Extrait de page:
────────────────────────────────────────
Face à l'évolution du contexte sécuritaire européen, la Serbie a malgré tout fourni des efforts en termes de diversification de son approvisionnement en gaz, notamment par la signature d'un accord d'approvisionnement avec l'Azerbaïdjan en novembre 2023 (2) (avec une possibilité d'augmenter les quantités après 2027). Malgré cela, en 2022, la Serbie a fait le choix d'un accord gazier de 3 ans avec la Russie. Celui-ci prendra fin en mars 2025. Les deux parties ont déjà formulé leur désir d'étendre ce contrat au-delà, voire d'augmenter les volumes, souhait exprimé par le vice-Premier ministre serbe. La Serbie chercherait également à faciliter son approvisionnement en pétrole russe : la construction d'un oléoduc reliant la Serbie et la Hongrie, et donc connectant la Serbie à l'oléoduc Droujzba, est à l'étude, pour une mise en service en 2027, malgré les sérieux doutes qui pèsent sur la pérennité de cette route. Selon les dires du ministre des Affaires étrangères hongrois au lendemain de la visite de Xi en Europe en juillet, la Chine pourrait participer au financement du projet estimé à 150 millions d'euros. 

La diversification énergétique de la Serbie est plutôt à attendre du côté des énergies décarbonées. En effet, grâce à son important potentiel, la Serbie entend attirer des investisseurs dans les énergies vertes : l'objectif est de produire 40% d'électricité renouvelable d'ici 2040. Le pays doit également faire un choix dans le nucléaire : alors qu'il est en train de changer sa législation pour en permettre l'exploitation, Belgrade a mandaté EDF en septembre 2024 pour réaliser une étude de faisabilité dans le domaine. Le même mois, les États-Unis et la Serbie ont également signé un partenariat stratégique dans le domaine de l'énergie.
────────────────────────────────────────
Données présentées:

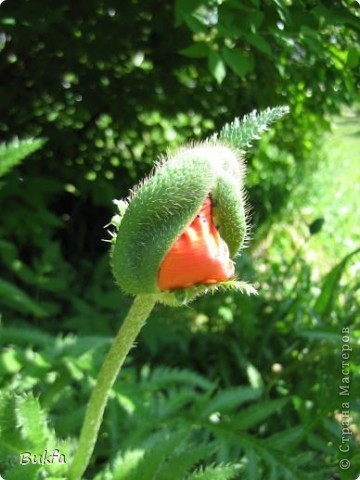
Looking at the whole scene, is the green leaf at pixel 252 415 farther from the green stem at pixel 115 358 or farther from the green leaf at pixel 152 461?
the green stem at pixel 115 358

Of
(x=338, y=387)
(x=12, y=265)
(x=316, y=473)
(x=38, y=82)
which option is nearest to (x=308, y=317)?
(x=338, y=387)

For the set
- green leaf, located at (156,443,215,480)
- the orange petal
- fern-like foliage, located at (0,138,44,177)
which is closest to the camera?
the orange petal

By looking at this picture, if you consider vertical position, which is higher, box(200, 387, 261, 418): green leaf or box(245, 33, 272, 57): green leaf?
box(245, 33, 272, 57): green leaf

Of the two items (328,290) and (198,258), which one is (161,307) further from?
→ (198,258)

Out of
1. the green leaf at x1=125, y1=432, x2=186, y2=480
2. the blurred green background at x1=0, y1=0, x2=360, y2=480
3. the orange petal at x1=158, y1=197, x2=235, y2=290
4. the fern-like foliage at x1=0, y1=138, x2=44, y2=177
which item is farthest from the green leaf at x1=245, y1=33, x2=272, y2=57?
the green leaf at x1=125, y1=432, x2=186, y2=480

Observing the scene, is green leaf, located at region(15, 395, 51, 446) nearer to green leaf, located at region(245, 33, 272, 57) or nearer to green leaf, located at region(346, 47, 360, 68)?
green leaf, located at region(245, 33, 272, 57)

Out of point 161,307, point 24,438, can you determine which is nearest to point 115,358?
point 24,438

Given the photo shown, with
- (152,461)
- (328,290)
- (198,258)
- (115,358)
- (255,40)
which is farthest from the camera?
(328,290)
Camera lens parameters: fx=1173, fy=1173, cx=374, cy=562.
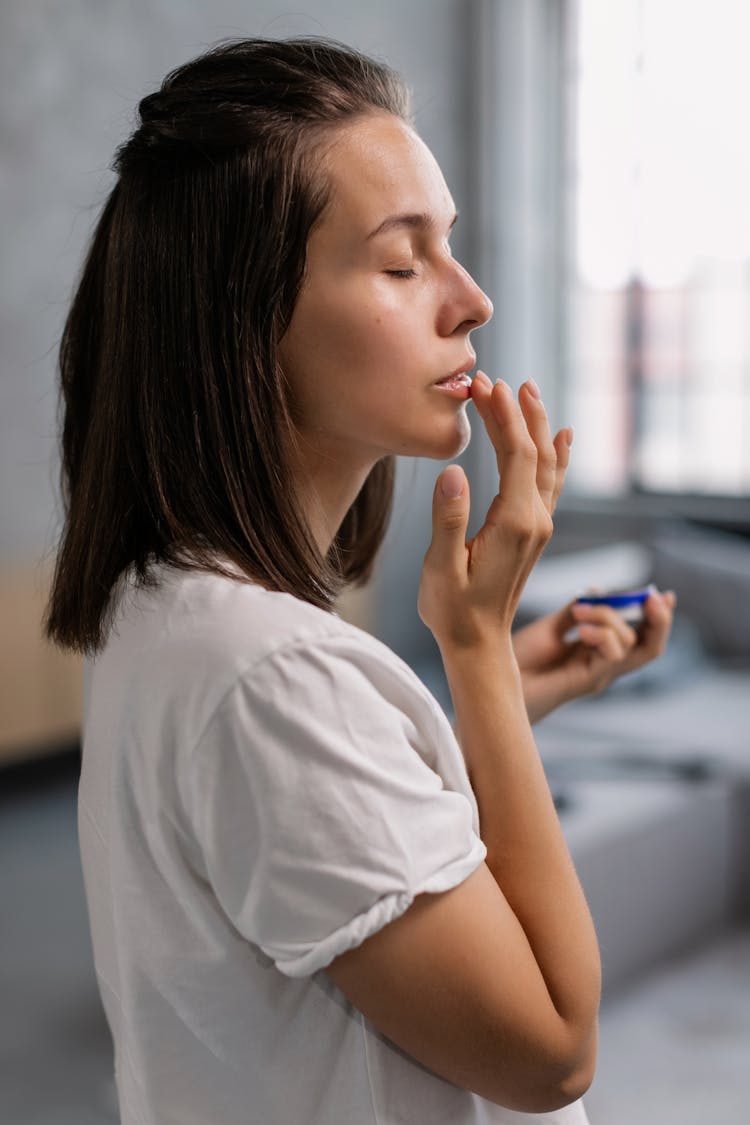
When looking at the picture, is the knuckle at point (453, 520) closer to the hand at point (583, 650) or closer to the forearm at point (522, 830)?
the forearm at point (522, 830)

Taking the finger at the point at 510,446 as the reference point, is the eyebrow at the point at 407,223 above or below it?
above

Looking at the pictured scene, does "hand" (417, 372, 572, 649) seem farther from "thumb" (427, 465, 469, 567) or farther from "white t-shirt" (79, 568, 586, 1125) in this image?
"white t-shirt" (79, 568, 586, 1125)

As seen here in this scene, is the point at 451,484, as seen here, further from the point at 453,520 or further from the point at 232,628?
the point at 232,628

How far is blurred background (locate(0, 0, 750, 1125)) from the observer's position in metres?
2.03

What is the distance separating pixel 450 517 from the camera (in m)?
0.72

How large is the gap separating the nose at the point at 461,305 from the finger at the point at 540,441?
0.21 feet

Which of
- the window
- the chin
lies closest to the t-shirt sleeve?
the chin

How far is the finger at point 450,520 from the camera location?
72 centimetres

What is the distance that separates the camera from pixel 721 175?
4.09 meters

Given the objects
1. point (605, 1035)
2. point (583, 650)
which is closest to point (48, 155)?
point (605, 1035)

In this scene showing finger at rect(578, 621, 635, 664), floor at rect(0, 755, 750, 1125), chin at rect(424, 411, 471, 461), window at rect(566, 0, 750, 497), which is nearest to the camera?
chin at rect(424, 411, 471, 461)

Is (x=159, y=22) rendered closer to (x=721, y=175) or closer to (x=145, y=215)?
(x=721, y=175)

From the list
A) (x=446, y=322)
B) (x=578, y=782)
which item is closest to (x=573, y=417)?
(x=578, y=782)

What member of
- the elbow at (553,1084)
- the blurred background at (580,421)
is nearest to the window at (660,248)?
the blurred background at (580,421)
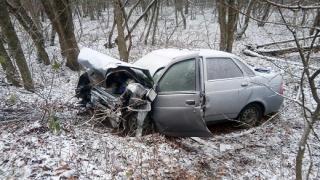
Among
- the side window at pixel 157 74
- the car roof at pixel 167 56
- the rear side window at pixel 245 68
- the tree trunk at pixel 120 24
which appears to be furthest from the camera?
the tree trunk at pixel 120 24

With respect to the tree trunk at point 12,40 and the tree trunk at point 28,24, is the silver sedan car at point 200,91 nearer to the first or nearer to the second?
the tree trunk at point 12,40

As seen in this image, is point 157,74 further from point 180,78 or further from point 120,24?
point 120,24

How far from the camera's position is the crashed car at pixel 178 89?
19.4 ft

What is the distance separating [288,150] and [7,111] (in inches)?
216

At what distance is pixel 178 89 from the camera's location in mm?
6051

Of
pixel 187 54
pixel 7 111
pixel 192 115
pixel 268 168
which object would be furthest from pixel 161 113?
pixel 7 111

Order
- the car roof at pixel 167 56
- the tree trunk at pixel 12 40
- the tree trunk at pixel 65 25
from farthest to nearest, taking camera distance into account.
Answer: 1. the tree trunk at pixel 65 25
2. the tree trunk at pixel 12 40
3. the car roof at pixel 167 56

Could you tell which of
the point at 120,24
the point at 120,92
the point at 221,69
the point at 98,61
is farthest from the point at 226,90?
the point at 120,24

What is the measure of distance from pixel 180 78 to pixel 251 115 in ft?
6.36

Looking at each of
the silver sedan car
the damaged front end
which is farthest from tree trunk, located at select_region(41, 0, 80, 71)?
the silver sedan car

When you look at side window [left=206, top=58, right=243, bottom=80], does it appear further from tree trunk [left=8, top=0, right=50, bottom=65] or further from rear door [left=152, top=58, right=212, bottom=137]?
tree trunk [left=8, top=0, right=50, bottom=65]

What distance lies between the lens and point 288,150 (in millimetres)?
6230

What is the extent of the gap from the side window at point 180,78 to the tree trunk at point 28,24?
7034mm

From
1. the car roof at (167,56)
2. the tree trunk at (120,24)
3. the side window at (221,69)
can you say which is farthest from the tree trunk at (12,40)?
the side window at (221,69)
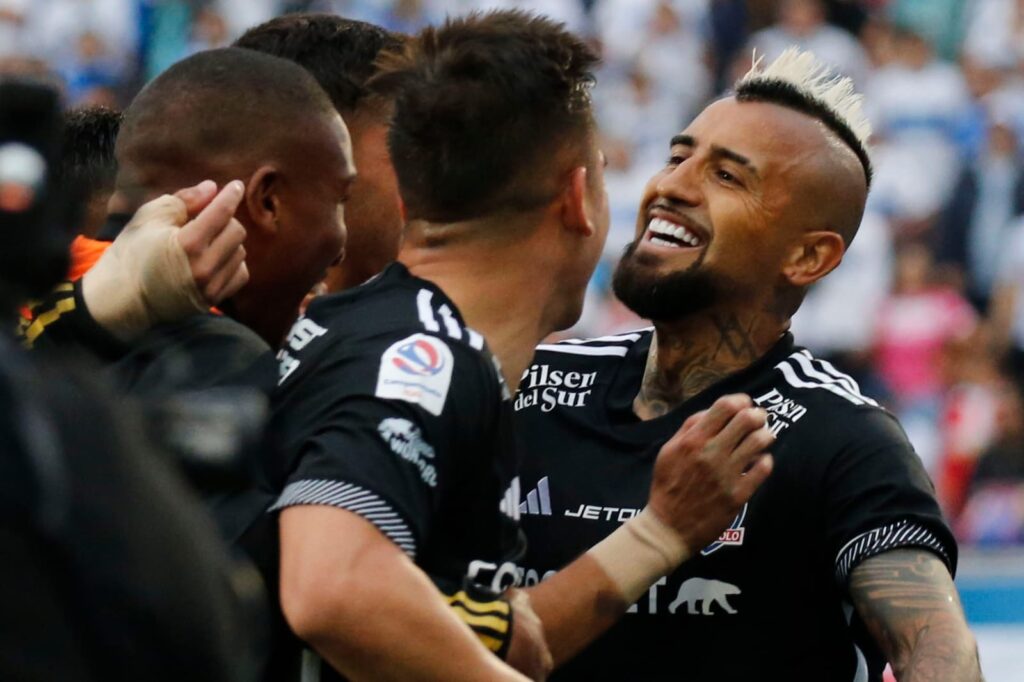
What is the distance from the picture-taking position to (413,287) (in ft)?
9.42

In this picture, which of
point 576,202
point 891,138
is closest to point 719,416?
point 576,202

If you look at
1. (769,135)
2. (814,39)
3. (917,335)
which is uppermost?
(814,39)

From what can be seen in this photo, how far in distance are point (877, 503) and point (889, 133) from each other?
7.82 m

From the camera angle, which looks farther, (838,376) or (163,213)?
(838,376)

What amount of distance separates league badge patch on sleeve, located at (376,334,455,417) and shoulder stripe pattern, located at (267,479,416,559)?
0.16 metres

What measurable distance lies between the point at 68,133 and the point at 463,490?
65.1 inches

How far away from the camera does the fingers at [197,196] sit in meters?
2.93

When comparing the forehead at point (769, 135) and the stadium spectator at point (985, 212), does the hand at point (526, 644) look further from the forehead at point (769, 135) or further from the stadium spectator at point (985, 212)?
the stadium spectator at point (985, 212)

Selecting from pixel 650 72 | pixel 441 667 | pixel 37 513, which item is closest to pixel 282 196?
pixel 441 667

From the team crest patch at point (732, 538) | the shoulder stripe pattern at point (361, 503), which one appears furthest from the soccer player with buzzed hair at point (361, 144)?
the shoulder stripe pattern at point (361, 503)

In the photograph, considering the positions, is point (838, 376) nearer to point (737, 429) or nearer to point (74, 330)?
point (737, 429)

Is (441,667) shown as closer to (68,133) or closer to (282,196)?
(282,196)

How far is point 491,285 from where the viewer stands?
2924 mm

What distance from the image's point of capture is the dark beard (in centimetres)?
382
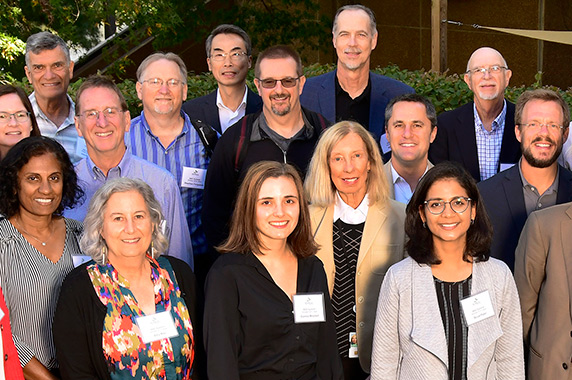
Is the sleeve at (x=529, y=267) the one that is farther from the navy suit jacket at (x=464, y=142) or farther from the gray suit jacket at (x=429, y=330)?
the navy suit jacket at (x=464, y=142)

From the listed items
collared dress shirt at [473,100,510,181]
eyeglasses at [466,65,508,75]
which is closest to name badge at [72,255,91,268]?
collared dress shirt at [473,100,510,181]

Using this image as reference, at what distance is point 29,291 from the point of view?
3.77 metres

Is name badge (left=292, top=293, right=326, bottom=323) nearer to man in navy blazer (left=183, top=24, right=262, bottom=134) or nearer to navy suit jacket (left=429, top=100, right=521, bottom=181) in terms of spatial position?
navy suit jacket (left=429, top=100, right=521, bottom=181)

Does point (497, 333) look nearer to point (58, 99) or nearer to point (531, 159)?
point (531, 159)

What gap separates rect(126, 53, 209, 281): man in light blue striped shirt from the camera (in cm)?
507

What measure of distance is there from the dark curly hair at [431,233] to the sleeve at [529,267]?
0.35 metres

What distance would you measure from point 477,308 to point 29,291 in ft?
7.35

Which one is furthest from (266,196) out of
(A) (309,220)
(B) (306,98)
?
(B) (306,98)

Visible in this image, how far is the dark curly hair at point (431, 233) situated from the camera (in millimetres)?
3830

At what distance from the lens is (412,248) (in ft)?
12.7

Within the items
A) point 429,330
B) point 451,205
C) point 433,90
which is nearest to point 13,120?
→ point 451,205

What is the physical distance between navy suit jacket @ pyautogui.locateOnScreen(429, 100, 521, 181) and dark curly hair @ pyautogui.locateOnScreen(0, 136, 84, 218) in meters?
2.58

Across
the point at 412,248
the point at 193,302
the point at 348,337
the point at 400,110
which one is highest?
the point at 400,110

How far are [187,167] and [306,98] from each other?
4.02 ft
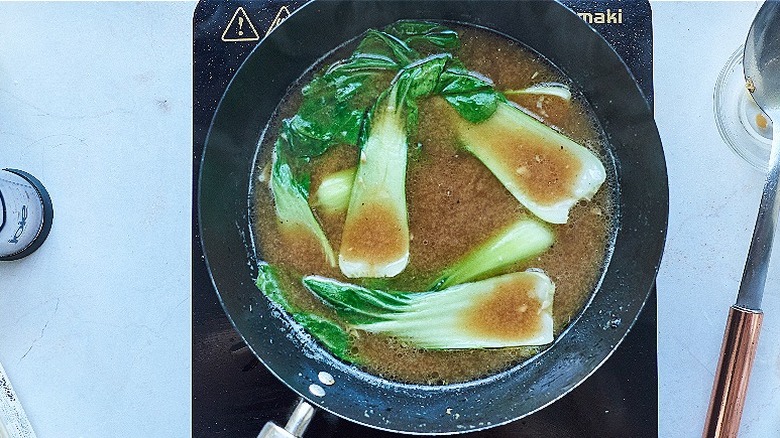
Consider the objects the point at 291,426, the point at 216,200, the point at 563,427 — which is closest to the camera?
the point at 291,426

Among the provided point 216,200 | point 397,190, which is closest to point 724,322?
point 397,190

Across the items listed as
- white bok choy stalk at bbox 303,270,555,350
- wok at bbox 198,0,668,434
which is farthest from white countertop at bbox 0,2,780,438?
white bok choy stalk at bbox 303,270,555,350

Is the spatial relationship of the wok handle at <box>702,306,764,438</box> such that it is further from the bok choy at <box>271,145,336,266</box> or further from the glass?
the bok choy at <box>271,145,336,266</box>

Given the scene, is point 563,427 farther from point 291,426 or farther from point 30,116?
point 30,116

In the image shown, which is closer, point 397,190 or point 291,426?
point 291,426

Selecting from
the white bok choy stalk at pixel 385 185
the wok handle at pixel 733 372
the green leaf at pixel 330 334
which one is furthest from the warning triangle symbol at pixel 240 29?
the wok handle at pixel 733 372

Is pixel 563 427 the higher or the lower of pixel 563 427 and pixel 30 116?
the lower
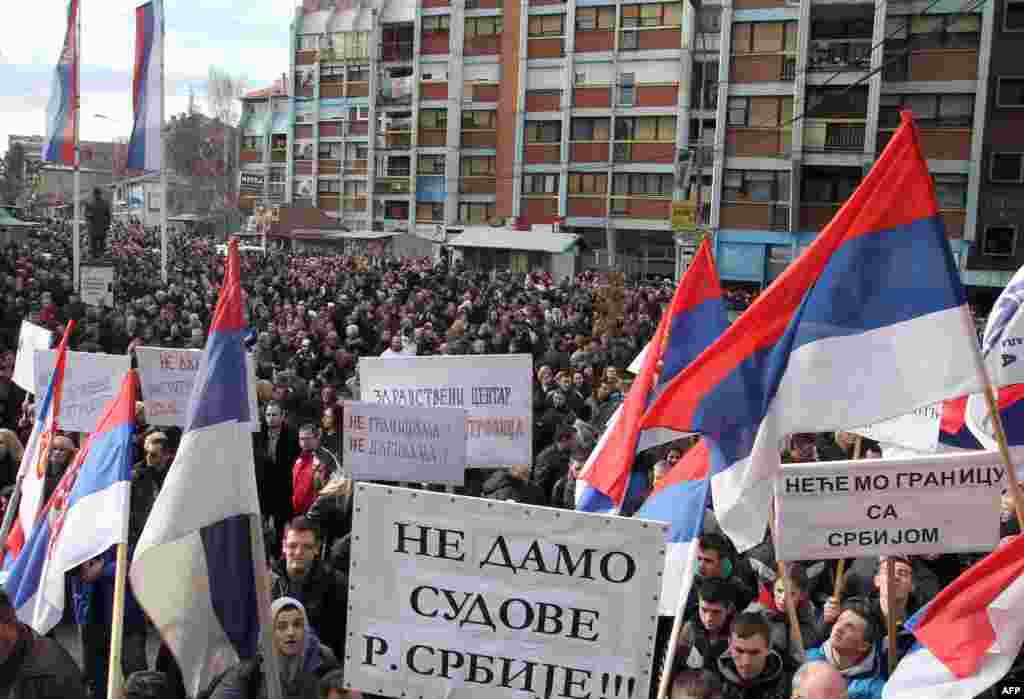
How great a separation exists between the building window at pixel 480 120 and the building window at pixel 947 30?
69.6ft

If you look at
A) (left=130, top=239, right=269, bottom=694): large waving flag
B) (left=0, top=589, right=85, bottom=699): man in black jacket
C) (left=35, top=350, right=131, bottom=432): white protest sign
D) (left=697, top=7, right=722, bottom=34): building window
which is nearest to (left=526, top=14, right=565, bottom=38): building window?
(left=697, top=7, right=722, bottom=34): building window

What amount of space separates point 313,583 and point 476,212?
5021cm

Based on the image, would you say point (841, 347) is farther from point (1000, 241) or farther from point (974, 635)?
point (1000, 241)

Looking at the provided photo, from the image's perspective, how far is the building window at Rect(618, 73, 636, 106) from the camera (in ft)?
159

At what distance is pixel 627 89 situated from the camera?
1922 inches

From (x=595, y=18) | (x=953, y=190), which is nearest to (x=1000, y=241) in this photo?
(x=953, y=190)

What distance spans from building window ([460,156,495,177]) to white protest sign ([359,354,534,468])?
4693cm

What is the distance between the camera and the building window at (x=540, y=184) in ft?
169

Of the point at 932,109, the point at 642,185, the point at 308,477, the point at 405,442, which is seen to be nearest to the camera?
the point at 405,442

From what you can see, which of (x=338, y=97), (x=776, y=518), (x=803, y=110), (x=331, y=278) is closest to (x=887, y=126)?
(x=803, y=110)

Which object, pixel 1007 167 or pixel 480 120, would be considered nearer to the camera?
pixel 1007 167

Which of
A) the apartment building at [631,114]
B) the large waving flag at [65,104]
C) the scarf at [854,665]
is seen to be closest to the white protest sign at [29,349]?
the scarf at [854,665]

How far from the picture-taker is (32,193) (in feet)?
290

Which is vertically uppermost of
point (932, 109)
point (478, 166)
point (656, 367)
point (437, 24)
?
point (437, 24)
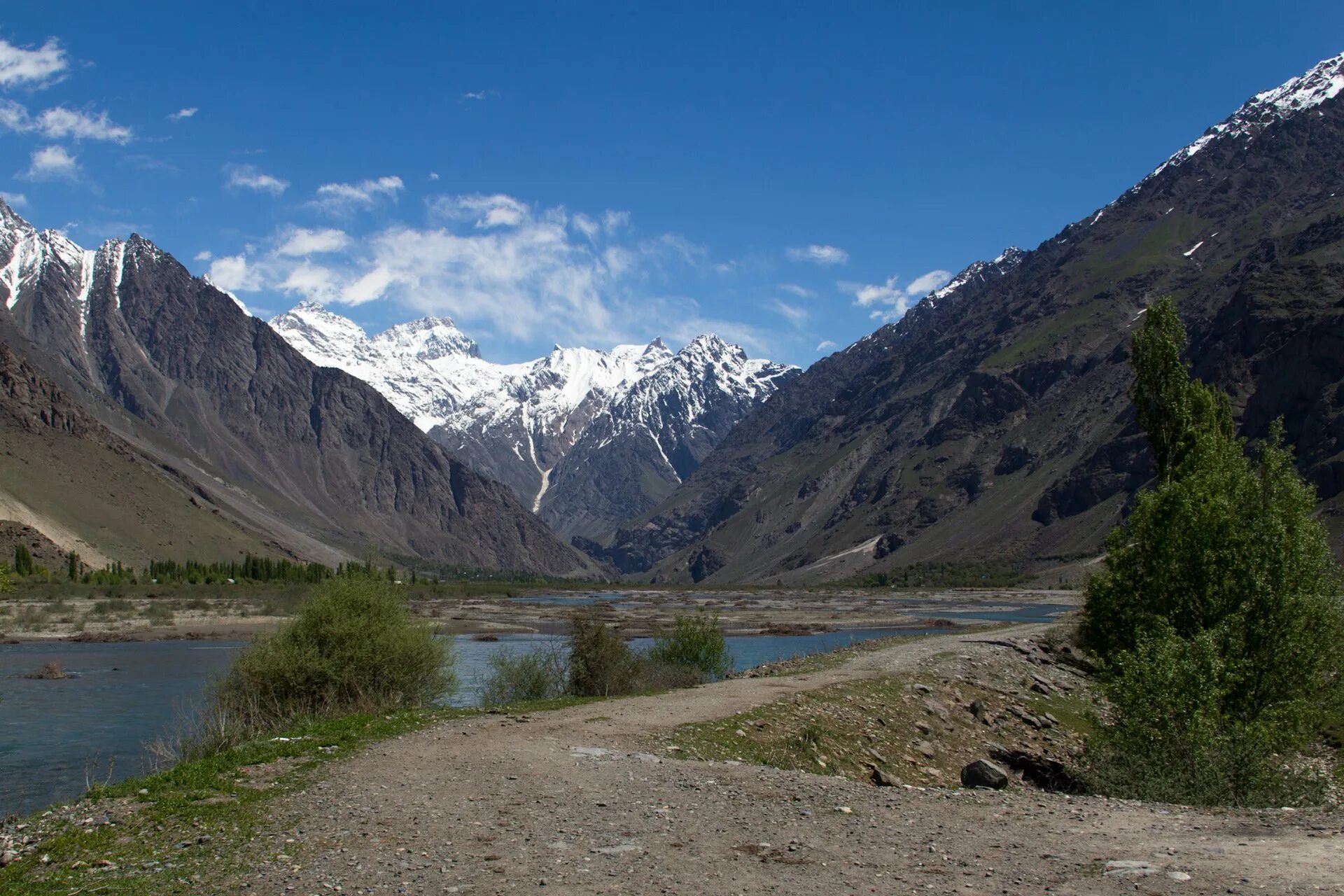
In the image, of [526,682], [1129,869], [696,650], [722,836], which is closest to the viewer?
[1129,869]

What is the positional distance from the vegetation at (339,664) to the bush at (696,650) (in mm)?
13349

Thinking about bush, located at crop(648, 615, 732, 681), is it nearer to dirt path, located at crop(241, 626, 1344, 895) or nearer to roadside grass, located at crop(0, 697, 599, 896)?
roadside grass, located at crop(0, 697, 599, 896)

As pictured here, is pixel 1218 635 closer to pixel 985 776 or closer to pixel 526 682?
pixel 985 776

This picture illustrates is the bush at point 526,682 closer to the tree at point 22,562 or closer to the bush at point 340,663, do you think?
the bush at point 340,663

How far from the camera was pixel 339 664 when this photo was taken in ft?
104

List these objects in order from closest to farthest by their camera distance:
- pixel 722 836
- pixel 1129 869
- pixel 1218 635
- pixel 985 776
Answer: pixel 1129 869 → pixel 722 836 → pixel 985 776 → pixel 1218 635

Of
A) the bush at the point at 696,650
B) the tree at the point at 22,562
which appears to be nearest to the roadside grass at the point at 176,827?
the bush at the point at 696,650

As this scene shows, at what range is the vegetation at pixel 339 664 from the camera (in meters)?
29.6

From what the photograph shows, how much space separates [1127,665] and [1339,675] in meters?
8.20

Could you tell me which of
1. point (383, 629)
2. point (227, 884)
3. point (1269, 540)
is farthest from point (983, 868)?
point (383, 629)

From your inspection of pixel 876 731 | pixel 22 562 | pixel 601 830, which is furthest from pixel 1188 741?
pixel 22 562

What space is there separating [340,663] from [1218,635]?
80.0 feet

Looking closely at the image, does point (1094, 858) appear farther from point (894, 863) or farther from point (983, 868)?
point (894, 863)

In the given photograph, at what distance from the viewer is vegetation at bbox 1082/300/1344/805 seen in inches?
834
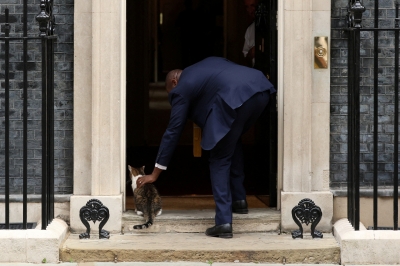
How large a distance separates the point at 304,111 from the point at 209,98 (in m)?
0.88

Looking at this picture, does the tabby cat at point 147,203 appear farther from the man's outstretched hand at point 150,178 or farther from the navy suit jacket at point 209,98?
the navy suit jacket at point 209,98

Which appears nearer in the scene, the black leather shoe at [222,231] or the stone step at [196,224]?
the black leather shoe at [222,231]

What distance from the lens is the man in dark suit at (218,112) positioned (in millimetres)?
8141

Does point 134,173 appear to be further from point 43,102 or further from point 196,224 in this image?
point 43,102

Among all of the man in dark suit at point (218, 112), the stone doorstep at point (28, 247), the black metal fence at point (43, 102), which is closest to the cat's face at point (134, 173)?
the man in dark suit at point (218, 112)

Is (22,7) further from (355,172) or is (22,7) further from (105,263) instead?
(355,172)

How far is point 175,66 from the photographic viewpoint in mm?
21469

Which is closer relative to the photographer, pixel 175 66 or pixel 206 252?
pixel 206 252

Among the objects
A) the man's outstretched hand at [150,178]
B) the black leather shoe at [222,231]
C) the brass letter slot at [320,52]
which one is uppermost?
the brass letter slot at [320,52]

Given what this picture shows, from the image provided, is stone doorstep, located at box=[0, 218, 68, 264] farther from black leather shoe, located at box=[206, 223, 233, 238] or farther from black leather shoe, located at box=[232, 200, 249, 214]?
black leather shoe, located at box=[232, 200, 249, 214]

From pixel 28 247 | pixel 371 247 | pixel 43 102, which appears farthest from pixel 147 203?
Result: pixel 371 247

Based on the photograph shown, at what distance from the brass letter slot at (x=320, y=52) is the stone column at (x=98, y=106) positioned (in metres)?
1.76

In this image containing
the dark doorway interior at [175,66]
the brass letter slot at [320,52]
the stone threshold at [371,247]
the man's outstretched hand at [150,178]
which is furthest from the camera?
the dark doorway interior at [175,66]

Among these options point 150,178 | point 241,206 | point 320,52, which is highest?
────────────────────────────────────────
Consigne:
D'après l'extrait de page, quel objectif la Serbie s'est-elle fixé en matière de production d'électricité renouvelable ?

Résultat de l'exercice:
Elle vise à produire 40 % d'électricité renouvelable d'ici 2040.